> _TEXT FOR ANALYSIS_
----------

How An MSP Used The Cloud To Lock Down Medical Data

Jay Ryerse (pictured) is vice president at Digitel Corp., of Atlanta, a managed services provider for more than 12,000 small and mid-sized business clients.

At a medical practice in central Ohio, hundreds of laptops and tablets filled with HIPAA-protected electronic personal health information are transported between the practice’s five separate locations every day. The devices are carried by nurses, nurse practitioners, doctors, and IT staff who scurry between the offices, filling in where extra help is needed most depending on the day’s workflow.

Because these data-laden electronics are transported in the employees’ own vehicles, the devices’ vulnerability to loss and theft is particularly acute. As such, the practice needs to ensure that a lost device will not also risk a more costly and reputation-damaging data breach.

----------

> _SUPPLIED DATA_
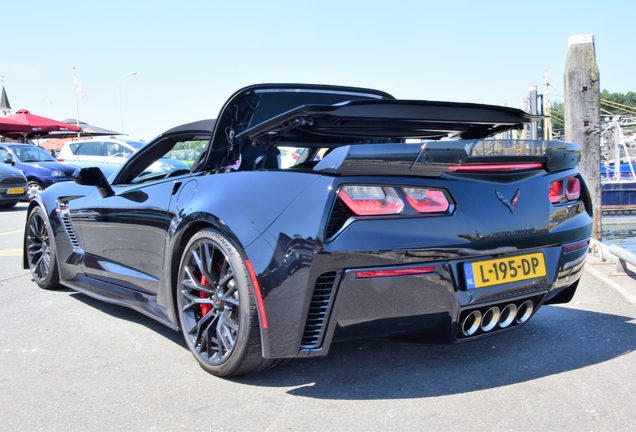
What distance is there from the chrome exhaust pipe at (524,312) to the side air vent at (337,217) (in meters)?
0.98

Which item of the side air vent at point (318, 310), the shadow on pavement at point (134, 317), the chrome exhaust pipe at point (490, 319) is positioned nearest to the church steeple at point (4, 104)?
the shadow on pavement at point (134, 317)

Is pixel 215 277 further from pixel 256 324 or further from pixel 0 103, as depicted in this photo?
pixel 0 103

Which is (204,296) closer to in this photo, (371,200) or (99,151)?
(371,200)

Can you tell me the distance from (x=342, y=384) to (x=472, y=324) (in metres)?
0.63

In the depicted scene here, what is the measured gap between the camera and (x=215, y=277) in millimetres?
3010

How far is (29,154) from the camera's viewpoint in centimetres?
1728

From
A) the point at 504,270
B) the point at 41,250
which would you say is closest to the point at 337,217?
the point at 504,270

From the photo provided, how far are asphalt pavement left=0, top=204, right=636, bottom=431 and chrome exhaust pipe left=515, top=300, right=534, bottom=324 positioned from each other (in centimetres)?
24

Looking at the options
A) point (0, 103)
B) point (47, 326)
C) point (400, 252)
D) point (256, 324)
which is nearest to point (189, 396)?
point (256, 324)

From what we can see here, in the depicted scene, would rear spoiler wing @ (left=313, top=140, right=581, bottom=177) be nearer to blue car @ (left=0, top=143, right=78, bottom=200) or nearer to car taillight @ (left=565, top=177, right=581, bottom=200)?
car taillight @ (left=565, top=177, right=581, bottom=200)

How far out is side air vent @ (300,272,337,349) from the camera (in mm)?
2479

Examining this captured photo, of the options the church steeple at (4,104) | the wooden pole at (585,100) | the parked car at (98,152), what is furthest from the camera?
the church steeple at (4,104)

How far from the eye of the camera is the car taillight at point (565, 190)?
9.98 ft

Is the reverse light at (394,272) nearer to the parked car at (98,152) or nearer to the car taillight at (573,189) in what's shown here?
the car taillight at (573,189)
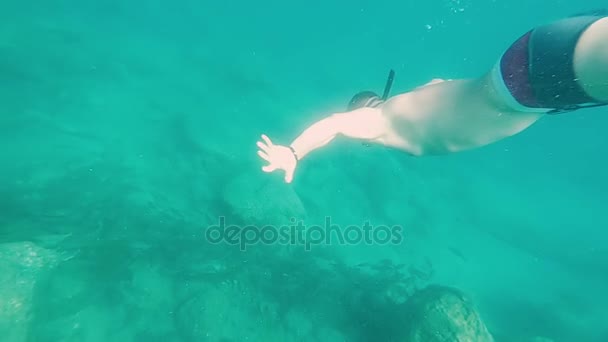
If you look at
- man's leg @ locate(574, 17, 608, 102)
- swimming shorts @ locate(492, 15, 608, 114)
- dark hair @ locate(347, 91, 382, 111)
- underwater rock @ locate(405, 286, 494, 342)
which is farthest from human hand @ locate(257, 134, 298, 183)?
underwater rock @ locate(405, 286, 494, 342)

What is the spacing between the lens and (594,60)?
222 centimetres

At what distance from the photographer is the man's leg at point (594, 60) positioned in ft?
7.13

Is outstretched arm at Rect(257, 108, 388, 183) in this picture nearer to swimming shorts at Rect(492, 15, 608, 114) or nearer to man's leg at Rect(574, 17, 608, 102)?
swimming shorts at Rect(492, 15, 608, 114)

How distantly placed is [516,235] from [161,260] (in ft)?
55.3

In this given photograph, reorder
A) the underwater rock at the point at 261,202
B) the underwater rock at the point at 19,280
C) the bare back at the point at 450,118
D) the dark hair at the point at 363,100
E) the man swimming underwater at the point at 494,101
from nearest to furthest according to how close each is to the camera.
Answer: the man swimming underwater at the point at 494,101 → the bare back at the point at 450,118 → the dark hair at the point at 363,100 → the underwater rock at the point at 19,280 → the underwater rock at the point at 261,202

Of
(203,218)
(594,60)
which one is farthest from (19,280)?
(594,60)

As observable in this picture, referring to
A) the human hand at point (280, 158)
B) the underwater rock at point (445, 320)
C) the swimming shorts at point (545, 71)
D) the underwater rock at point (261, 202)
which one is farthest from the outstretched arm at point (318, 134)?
the underwater rock at point (261, 202)

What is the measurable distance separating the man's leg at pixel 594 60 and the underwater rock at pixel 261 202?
795 cm

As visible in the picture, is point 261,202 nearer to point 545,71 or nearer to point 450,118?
point 450,118

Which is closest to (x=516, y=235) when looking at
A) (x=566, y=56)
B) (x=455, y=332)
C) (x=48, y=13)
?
(x=455, y=332)

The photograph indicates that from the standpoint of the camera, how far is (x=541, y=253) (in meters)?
16.8

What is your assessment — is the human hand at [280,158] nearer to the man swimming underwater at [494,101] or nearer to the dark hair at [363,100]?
the man swimming underwater at [494,101]

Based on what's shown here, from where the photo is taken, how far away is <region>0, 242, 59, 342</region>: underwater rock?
618cm

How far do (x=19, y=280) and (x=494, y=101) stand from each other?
8.61 metres
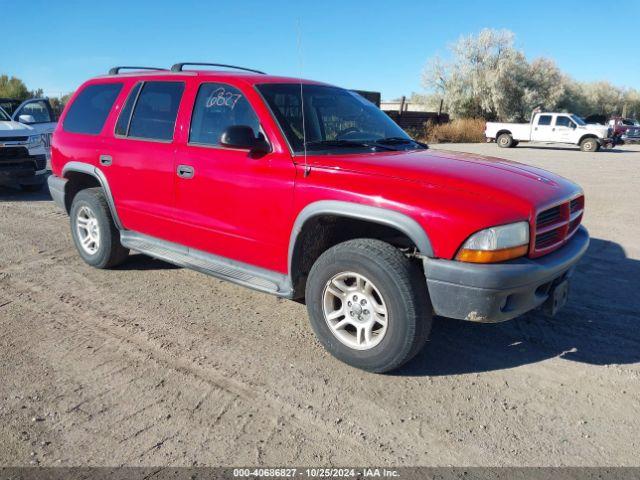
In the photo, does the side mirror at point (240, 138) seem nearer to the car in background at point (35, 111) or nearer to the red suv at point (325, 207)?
the red suv at point (325, 207)

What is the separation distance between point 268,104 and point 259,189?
641 millimetres

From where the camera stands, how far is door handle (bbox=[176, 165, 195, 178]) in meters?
3.92

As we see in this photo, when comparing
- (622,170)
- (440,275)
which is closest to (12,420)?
(440,275)

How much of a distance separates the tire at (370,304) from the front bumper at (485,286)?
0.14 m

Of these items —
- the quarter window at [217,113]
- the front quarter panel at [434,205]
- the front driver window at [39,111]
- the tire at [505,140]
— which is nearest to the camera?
the front quarter panel at [434,205]

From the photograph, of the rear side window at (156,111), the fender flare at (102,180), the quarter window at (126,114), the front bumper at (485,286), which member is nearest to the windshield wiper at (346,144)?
the front bumper at (485,286)

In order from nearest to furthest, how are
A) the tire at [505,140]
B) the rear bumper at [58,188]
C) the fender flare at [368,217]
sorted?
the fender flare at [368,217] < the rear bumper at [58,188] < the tire at [505,140]

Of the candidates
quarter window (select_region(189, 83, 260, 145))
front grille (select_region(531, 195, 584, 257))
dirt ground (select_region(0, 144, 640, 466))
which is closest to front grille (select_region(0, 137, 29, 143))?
dirt ground (select_region(0, 144, 640, 466))

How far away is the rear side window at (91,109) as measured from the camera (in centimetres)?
482

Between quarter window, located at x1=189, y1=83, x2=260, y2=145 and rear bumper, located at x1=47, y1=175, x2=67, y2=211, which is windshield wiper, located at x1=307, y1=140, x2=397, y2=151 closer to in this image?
quarter window, located at x1=189, y1=83, x2=260, y2=145

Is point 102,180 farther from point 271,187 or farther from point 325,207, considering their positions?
point 325,207

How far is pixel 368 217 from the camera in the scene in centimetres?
303

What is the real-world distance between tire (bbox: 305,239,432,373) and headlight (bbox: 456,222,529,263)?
1.15 ft

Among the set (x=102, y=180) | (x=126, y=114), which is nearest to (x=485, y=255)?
(x=126, y=114)
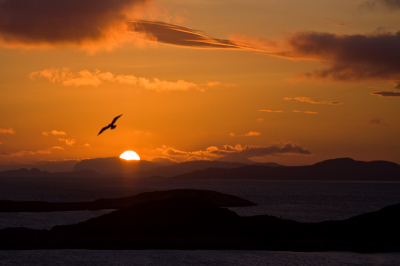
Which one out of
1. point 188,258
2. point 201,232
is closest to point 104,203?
point 201,232

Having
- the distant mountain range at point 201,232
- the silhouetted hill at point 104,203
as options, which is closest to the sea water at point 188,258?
the distant mountain range at point 201,232

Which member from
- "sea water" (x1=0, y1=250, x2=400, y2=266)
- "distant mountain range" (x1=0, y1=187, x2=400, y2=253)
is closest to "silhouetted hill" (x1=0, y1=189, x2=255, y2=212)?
"distant mountain range" (x1=0, y1=187, x2=400, y2=253)

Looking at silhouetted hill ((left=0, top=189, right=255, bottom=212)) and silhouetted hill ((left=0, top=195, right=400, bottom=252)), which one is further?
silhouetted hill ((left=0, top=189, right=255, bottom=212))

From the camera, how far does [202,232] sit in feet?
166

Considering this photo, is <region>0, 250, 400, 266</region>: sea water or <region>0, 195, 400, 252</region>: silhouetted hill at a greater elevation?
<region>0, 195, 400, 252</region>: silhouetted hill

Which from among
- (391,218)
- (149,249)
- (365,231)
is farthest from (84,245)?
(391,218)

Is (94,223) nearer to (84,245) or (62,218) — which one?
(84,245)

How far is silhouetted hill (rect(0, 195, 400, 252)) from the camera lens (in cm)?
4659

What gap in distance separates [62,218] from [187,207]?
95.5 feet

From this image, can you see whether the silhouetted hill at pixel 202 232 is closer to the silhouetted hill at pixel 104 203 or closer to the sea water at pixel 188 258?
the sea water at pixel 188 258

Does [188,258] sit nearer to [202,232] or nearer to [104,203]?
[202,232]

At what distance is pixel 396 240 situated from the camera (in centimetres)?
4753

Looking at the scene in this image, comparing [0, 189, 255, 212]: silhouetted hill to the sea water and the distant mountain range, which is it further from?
the sea water

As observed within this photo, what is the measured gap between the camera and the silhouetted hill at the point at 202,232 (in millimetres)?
46594
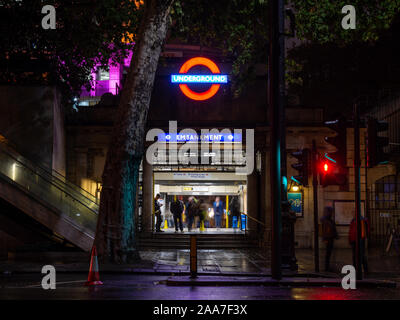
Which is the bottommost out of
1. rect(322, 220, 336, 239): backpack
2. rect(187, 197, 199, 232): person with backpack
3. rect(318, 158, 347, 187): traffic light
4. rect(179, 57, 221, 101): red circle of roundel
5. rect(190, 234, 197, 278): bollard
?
rect(190, 234, 197, 278): bollard

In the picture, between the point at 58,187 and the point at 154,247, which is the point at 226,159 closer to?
the point at 154,247

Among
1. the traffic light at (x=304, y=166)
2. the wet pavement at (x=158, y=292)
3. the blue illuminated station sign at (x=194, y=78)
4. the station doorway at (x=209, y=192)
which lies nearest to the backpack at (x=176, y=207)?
the station doorway at (x=209, y=192)

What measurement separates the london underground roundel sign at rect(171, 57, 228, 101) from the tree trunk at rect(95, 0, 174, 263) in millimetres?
8063

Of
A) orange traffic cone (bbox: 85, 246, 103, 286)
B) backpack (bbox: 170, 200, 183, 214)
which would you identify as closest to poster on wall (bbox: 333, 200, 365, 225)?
backpack (bbox: 170, 200, 183, 214)

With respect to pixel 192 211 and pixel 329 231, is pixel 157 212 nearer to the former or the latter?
pixel 192 211

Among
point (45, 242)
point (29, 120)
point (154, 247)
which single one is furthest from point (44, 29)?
point (154, 247)

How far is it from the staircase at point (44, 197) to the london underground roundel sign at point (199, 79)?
27.4 ft

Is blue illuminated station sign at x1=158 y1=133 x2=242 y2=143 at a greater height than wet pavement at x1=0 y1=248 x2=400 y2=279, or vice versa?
blue illuminated station sign at x1=158 y1=133 x2=242 y2=143

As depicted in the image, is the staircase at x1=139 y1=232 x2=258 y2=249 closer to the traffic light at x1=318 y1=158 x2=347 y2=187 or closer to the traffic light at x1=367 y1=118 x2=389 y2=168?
the traffic light at x1=318 y1=158 x2=347 y2=187

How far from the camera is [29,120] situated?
19484 millimetres

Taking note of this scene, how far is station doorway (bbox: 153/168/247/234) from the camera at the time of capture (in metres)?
25.8

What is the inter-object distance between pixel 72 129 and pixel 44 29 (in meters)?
4.91

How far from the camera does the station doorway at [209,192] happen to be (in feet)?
84.5

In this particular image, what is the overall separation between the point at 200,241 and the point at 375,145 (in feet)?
41.0
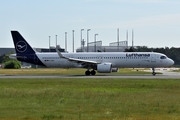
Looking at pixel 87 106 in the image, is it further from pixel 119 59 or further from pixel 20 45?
pixel 20 45

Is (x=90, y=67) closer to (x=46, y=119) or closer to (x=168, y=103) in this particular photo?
(x=168, y=103)

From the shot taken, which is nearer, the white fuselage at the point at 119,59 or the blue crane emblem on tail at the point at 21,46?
the white fuselage at the point at 119,59

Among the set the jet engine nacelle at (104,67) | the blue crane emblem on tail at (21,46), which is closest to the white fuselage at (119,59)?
the blue crane emblem on tail at (21,46)

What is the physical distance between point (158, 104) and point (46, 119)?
6.82 m

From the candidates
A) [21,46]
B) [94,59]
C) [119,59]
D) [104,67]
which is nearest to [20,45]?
[21,46]

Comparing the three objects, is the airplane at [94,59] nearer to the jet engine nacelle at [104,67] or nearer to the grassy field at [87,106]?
the jet engine nacelle at [104,67]

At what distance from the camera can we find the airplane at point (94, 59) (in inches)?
2283

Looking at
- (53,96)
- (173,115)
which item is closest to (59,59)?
(53,96)

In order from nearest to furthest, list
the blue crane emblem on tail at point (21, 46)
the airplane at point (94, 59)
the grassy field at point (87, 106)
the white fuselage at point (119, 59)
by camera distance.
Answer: the grassy field at point (87, 106), the airplane at point (94, 59), the white fuselage at point (119, 59), the blue crane emblem on tail at point (21, 46)

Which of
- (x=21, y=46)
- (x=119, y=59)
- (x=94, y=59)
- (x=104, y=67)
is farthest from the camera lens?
(x=21, y=46)

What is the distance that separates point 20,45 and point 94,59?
10.4 m

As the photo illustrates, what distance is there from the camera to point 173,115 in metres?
17.6

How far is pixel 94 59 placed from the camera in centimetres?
6022

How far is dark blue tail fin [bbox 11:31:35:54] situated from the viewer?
2419 inches
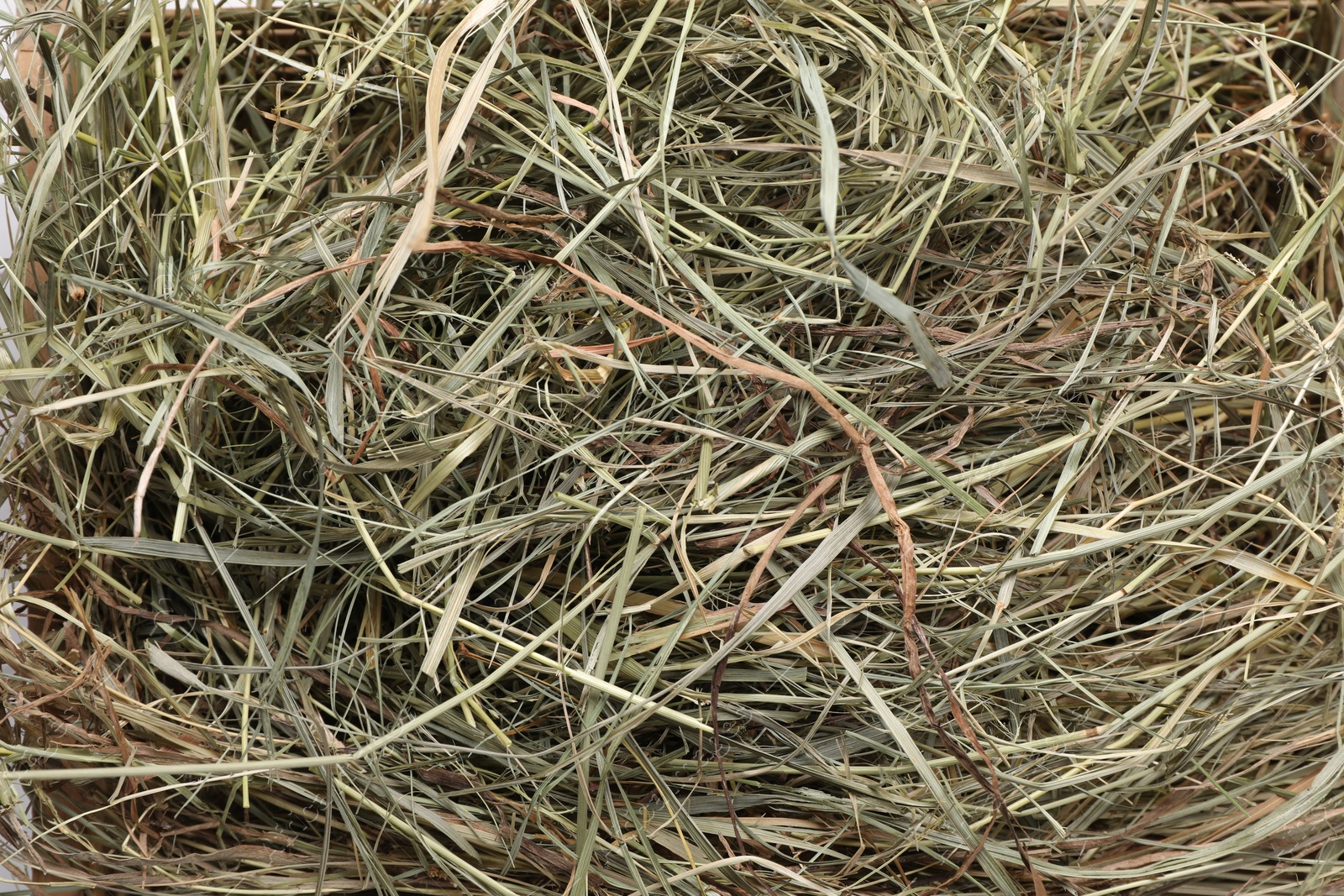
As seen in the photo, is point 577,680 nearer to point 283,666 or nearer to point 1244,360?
point 283,666

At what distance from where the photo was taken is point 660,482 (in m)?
0.54

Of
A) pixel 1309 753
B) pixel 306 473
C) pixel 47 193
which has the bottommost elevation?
pixel 1309 753

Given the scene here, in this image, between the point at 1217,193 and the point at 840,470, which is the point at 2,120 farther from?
the point at 1217,193

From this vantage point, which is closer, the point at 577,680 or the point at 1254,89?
the point at 577,680

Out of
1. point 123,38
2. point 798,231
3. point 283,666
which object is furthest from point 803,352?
point 123,38

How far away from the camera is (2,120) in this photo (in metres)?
0.57

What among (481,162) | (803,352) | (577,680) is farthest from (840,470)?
(481,162)

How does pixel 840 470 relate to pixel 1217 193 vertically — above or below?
below

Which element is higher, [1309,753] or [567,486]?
[567,486]

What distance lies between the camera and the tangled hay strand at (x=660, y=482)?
1.73 ft

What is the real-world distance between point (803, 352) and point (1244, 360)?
0.30 meters

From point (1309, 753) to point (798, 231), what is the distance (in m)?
0.47

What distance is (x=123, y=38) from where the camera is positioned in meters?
0.56

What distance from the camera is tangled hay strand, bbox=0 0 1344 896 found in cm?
53
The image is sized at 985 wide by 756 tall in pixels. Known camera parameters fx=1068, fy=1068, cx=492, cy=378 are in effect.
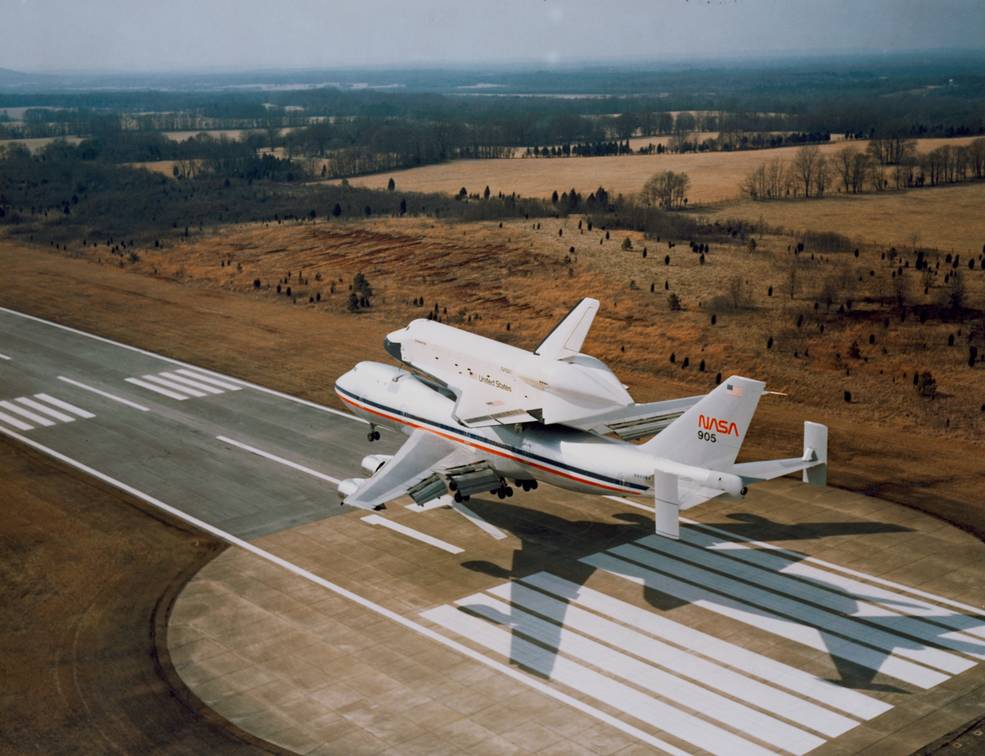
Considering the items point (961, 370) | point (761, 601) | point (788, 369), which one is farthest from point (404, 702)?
point (961, 370)

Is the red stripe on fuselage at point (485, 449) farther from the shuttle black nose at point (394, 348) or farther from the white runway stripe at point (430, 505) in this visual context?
the white runway stripe at point (430, 505)

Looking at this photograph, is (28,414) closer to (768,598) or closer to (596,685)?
(596,685)

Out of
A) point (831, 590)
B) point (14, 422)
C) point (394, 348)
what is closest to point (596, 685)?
point (831, 590)

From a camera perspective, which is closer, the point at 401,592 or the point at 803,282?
the point at 401,592

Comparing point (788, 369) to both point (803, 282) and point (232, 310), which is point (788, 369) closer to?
point (803, 282)

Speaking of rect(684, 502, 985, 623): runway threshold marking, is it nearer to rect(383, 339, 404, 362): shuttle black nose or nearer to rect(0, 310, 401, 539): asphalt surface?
rect(383, 339, 404, 362): shuttle black nose

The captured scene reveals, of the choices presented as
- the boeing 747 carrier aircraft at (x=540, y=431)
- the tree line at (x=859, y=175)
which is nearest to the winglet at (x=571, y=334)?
the boeing 747 carrier aircraft at (x=540, y=431)

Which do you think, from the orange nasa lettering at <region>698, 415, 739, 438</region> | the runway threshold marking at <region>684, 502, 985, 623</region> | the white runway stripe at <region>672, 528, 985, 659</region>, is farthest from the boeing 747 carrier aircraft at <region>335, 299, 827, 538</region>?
the white runway stripe at <region>672, 528, 985, 659</region>
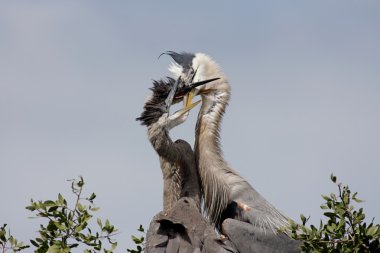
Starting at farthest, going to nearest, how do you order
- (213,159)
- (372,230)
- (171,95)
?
1. (213,159)
2. (171,95)
3. (372,230)

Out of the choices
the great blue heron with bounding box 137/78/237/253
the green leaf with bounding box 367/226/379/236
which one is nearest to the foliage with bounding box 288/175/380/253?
the green leaf with bounding box 367/226/379/236

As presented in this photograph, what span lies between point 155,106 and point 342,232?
338cm

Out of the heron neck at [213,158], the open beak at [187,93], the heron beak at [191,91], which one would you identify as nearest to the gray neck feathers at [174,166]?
the heron neck at [213,158]

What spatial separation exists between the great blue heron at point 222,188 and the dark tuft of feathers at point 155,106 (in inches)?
18.8

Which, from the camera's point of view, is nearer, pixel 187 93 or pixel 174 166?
pixel 174 166

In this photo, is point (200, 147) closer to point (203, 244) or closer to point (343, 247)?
point (203, 244)

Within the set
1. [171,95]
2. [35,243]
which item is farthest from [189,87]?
[35,243]

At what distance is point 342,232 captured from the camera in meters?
6.87

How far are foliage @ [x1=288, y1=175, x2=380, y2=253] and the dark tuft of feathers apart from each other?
3.07m

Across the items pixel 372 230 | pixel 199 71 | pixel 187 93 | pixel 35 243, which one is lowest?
pixel 372 230

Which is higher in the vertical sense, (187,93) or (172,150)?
(187,93)

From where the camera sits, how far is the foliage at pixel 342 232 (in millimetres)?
6805

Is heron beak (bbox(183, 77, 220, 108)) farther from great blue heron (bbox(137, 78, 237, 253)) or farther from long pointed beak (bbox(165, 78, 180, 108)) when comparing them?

----------

> _REQUIRED TASKS_
a. List the kinds of staff that the article about locking down medical data says carry the devices between offices.
b. Please rewrite the paragraph beginning "At a medical practice in central Ohio" from the article about locking down medical data as a short list, keeping its main facts.
The records are separate material and have no connection to the article about locking down medical data.

> _ANSWERS IN ORDER_
a.
- nurses
- nurse practitioners
- doctors
- IT staff

b.
- A medical practice in central Ohio has five separate locations.
- Every day, hundreds of laptops and tablets holding HIPAA-protected electronic personal health information move between those locations.
- Nurses, nurse practitioners, doctors, and IT staff carry the devices.
- These staff move between offices to help wherever the day's workflow needs it most.